- _Задание A_
В каком году рукопись «Дневника Распутина» попала в архив, если судить по отрывку о нем?

++++++++++

Особо следует сказать о так называемом «Дневнике Распутина», опубликованном в книге и используемом едва ли как не основной исторический источник. Этот «документ» весьма внушителен по объему. Он занимает более 100 страниц, включая предисловие публикаторов Д. Коцюбинского и И.В. Лукоянова и их краткие комментарии. Текст этот был известен и ранее, но почти единодушно признавался подделкой и поэтому до сих пор исследователями практически не использовался. Он в двух вариантах — рукописном и машинописном — сохранился в ГАРФ. Впрочем, происхождение рукописи, попавшей в архив в 1923 г., остается весьма туманным. Она является не оригиналом, а лишь копией с оригинала записей, якобы сделанных «под диктовку Распутина» А. Лаптинской, известной персоной из его ближайшего окружения. Копию эту снял некто «Л.П. Крамер», причем о личности переписчика публикаторы никаких сведений не обнаружили. В качестве доказательства достоверности источника они ссылаются на то, что машинописная копия «дневника» хранится в бумагах А. Вырубовой (с. 346—347). Однако, заметим, с равным успехом можно предположить, что эта копия, если она поступила в архив отдельно от вырубовских материалов, могла быть присоединена к ним впоследствии по совершенно произвольному решению архивистов: подобные прецеденты частенько происходили, да и продолжают происходить. Помочь тут могло бы дело фонда, но вряд ли оно сохраняет следы столь давних приключений исторических документов по пути на архивную полку…
Тем не менее, признавая, что «вопрос об аутентичности “Дневника Распутина” до сих пор остается до конца не выясненным и ждет полноценного источниковедческого анализа» (с. 16), публикаторы полагают, что «этот документ отнюдь не является подделкой» и «записям» Лаптинской «можно доверять», с поправкой, впрочем, на степень достоверности положенных в основу «дневника» диктовок самого старца. К тому же «дневник» публикуется не полностью — перед нами, сообщают публикаторы, лишь его «частичное воспроизведение» (с. 348). При этом читатель оставлен в неведении относительно того, какие фрагменты «дневника» и по каким причинам были из публикации исключены.

++++++++++

- _Задание B_
В части записей, которая начинается строкой с «How far away from the viewpoint» и заканчивается строкой с «11.9 metres», замени «camera» на «observer». Выведи только эту часть и больше ничего в ней не меняй.

- _Входные данные_
++++++++++

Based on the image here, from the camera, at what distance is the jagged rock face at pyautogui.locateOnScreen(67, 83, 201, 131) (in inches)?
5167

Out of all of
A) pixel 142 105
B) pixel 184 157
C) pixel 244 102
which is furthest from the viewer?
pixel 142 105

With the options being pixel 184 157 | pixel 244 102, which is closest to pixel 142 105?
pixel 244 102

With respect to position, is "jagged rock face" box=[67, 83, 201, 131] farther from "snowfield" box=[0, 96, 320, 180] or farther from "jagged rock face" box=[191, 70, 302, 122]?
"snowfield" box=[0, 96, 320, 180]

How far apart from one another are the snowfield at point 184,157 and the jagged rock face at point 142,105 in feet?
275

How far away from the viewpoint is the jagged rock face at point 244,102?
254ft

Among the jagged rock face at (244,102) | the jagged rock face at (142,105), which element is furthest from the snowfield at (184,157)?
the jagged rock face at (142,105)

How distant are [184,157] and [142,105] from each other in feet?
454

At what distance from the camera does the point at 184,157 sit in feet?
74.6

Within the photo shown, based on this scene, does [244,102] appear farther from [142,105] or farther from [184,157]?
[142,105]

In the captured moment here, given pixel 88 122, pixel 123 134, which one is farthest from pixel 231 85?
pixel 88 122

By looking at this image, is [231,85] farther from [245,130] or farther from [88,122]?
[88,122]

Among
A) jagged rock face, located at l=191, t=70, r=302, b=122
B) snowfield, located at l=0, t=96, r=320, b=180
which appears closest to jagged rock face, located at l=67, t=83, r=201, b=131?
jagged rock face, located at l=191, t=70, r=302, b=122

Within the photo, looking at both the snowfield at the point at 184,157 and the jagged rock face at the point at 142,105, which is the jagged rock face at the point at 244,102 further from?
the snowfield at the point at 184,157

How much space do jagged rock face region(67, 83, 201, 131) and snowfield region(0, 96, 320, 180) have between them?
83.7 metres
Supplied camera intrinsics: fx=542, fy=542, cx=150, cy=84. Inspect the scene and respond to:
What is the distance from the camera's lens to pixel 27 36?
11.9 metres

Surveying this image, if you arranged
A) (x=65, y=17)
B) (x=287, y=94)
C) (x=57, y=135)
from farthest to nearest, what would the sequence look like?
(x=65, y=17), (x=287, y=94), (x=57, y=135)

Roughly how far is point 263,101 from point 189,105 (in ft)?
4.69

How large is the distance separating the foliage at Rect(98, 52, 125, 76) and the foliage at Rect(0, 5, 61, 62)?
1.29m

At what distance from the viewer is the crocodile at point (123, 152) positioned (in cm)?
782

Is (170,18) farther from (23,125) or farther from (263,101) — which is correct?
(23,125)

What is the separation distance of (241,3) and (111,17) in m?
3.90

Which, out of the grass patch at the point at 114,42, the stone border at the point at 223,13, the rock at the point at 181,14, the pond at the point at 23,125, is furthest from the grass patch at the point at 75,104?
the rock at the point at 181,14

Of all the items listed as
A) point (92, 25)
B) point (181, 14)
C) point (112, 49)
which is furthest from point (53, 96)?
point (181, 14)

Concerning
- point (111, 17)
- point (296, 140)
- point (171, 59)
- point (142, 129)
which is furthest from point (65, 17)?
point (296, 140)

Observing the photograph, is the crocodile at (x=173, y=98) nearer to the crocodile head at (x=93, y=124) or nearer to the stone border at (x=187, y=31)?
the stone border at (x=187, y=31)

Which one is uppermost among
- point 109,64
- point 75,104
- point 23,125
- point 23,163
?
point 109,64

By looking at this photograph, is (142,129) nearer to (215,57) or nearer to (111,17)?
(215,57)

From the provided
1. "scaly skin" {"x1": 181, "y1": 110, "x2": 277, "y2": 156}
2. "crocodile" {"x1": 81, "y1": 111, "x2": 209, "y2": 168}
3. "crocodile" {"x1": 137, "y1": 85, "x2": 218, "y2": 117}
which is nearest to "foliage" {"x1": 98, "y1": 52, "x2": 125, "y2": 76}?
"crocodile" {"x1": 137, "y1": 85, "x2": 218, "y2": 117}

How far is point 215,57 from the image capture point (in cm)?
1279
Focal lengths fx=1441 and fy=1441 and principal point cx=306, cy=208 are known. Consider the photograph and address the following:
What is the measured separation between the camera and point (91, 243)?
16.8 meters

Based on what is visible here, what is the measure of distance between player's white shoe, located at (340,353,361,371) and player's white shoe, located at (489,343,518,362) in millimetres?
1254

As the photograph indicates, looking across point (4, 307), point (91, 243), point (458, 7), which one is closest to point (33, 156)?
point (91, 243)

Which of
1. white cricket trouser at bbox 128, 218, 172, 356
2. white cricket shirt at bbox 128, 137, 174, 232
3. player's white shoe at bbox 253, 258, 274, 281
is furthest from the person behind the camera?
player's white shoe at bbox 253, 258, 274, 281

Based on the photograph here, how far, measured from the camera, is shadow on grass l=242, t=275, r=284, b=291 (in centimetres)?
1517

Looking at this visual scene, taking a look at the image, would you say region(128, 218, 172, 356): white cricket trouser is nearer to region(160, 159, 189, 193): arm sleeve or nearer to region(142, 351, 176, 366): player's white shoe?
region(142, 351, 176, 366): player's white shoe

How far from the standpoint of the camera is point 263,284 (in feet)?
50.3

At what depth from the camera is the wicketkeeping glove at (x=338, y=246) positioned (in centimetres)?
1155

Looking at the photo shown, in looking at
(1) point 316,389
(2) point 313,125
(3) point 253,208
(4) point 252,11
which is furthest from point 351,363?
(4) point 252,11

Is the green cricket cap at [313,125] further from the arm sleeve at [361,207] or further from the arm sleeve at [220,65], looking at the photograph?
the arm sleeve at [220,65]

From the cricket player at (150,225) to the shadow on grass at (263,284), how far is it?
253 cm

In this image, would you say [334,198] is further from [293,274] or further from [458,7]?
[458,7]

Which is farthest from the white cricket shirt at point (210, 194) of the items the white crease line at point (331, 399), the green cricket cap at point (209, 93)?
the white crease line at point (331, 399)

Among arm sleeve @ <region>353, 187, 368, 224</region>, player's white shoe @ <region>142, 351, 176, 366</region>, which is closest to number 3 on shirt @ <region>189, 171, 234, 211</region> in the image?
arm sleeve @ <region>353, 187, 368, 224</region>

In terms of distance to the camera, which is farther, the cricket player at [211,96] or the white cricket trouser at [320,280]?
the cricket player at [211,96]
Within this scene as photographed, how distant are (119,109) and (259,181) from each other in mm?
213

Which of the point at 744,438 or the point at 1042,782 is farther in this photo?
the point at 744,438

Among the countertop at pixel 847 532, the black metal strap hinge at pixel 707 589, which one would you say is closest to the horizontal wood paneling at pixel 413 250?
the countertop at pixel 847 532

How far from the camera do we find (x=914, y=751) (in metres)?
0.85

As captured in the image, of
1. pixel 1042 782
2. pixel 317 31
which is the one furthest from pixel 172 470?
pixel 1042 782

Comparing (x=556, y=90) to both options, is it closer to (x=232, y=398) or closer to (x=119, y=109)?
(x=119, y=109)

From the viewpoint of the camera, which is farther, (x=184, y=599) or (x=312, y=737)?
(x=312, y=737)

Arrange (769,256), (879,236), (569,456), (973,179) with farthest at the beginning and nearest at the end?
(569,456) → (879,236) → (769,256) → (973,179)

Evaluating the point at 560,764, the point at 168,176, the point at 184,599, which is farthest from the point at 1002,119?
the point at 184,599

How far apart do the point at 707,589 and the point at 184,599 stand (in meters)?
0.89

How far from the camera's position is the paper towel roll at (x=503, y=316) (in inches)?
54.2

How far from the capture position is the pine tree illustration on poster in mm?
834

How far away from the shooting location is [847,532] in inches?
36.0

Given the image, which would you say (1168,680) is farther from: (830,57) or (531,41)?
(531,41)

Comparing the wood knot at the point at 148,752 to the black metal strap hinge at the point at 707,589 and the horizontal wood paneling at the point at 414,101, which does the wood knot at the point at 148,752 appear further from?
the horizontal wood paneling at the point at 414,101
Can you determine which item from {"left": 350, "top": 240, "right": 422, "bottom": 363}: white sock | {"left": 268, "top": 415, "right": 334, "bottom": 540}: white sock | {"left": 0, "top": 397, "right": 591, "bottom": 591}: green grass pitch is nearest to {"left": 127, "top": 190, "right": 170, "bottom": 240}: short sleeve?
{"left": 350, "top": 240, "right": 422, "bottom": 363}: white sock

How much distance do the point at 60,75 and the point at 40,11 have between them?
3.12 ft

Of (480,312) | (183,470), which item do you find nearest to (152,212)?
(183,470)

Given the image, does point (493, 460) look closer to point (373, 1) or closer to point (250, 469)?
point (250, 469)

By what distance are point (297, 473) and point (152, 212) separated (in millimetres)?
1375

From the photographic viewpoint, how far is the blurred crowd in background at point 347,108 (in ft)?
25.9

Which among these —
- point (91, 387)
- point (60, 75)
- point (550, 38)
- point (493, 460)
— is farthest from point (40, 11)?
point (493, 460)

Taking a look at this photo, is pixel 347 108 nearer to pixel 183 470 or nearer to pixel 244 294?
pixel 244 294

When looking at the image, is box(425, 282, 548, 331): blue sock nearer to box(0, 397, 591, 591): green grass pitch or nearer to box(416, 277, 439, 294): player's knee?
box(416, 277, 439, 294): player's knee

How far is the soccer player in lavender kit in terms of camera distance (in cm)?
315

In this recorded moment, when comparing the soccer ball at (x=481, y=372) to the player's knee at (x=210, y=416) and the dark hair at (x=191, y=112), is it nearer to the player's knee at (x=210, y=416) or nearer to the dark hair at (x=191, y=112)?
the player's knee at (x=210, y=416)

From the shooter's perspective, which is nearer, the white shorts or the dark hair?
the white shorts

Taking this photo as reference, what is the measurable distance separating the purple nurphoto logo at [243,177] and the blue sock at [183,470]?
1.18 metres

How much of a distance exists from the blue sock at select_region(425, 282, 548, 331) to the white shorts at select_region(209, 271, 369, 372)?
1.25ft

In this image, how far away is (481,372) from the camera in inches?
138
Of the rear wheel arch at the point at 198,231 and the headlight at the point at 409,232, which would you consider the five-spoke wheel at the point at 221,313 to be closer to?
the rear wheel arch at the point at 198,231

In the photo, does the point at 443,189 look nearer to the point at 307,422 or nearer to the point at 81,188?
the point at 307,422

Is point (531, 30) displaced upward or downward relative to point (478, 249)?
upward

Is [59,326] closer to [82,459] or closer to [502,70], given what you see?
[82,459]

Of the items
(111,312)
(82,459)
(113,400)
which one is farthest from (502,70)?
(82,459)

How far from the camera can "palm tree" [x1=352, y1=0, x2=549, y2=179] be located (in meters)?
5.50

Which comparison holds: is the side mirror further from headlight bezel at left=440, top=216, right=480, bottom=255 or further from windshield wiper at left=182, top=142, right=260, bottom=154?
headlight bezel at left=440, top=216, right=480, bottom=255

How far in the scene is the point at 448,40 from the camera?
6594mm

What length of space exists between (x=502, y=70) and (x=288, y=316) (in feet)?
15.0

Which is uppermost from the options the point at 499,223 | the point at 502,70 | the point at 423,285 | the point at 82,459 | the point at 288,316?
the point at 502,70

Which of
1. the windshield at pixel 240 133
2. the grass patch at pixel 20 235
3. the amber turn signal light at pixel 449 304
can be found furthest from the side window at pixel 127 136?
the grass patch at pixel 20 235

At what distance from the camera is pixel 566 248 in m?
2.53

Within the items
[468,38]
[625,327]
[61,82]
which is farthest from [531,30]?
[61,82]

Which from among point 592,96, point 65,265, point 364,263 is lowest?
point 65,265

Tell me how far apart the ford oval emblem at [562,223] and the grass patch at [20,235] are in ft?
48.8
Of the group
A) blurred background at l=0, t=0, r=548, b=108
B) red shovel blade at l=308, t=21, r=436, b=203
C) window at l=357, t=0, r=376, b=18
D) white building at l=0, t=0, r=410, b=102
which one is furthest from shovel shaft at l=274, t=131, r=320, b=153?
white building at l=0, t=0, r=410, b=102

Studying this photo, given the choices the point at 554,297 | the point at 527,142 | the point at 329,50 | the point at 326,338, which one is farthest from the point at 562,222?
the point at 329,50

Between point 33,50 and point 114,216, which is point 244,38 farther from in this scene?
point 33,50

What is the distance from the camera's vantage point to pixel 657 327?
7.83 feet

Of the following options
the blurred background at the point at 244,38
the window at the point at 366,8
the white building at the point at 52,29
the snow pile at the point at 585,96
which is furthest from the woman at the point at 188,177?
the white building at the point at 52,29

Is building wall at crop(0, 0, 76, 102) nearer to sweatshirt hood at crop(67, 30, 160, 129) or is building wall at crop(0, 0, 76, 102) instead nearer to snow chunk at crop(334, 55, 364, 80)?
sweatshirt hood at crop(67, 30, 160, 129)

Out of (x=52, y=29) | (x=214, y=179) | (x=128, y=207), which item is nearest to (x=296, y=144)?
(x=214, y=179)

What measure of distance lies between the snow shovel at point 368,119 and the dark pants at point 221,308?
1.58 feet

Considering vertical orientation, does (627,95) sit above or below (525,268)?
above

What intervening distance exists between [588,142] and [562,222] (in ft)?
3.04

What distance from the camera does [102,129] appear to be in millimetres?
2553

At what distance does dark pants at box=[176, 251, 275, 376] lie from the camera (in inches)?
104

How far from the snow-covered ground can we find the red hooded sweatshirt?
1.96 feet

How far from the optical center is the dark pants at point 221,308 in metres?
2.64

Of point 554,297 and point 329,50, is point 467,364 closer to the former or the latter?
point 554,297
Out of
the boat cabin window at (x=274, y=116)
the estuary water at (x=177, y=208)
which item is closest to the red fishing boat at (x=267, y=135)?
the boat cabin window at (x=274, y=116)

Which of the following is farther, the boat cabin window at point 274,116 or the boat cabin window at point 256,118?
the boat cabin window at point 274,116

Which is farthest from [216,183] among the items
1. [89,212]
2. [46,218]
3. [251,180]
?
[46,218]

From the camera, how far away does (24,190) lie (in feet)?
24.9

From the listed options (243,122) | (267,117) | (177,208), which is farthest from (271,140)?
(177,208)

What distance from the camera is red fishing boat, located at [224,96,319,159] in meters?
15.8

++++++++++

- _Полный ответ A_
В 1923 году.

- _Полный ответ B_
How far away from the viewpoint is the jagged rock face at point 244,102?
254ft

Among the jagged rock face at (244,102) | the jagged rock face at (142,105), which element is furthest from the snowfield at (184,157)?
the jagged rock face at (142,105)

How distant are [184,157] and [142,105] from each other in feet?
454

At what distance from the observer does the point at 184,157 sit in feet?
74.6

Within the photo shown, based on this scene, does [244,102] appear farther from [142,105] or farther from [184,157]?
[142,105]

In the captured moment here, given pixel 88 122, pixel 123 134, which one is farthest from pixel 231 85?
pixel 88 122

By looking at this image, is [231,85] farther from [245,130] or farther from [88,122]?
[88,122]

Among
A) jagged rock face, located at l=191, t=70, r=302, b=122
B) snowfield, located at l=0, t=96, r=320, b=180
which appears closest to jagged rock face, located at l=67, t=83, r=201, b=131?
jagged rock face, located at l=191, t=70, r=302, b=122

Within the photo, looking at both the snowfield at the point at 184,157 and the jagged rock face at the point at 142,105, which is the jagged rock face at the point at 244,102 further from?
the snowfield at the point at 184,157

How much space do jagged rock face region(67, 83, 201, 131) and snowfield region(0, 96, 320, 180) have between them?
83.7 metres
Supplied observer intrinsics: fx=542, fy=542, cx=150, cy=84. Inspect the scene and respond to:
What is the distance from the observer's lens to pixel 27 36?
11.9 metres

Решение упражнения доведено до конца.